**Brano scelto**
□ □ □ □
AFRICA/SOMALIA - “La sola opzione militare è insufficiente: occorre un deciso sforzo politico” dice a Fides il Vescovo di Gibuti

giovedì, 23 febbraio 2012

Mogadiscio (Agenzia Fides) - “Come avvenuto in precedenti occasioni, le speranze di alcuni sono alte. Io stesso spero che dalla Conferenza di Londra esca qualcosa di positivo. È vero però che, dopo tante conferenze fallite, c’è il rischio che anche questa diventi l’ennesima conferenza senza risultati” dice Sua Ecc. Mons. Giorgio Bertin, Vescovo di Gibuti e Amministratore Apostolico di Mogadiscio, in un colloquio con l’Agenzia Fides sull’apertura di oggi, 23 febbraio, della Conferenza internazionale di Londra sulla Somalia, alla quale prenderanno parte circa 50 tra Stati e organizzazioni internazionali. Tra i partecipanti vi sono l’ONU (rappresentata dal suo Segretario Generale, Ban Ki-moon), l’Unione Africana, l’Unione Europea, gli Stati Uniti, oltre a diversi Paesi africani, europei e mediorientali.
□ □ □ □
**Dati registrati**

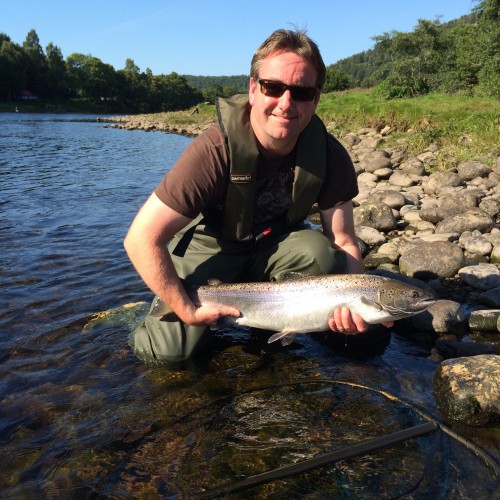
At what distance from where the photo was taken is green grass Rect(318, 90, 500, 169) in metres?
□ □ □ □
**Dettagli del compito**
Secondo il brano sulla Somalia, da chi è rappresentata l'ONU alla Conferenza di Londra?

**Compito svolto**
Dal suo Segretario Generale, Ban Ki-moon.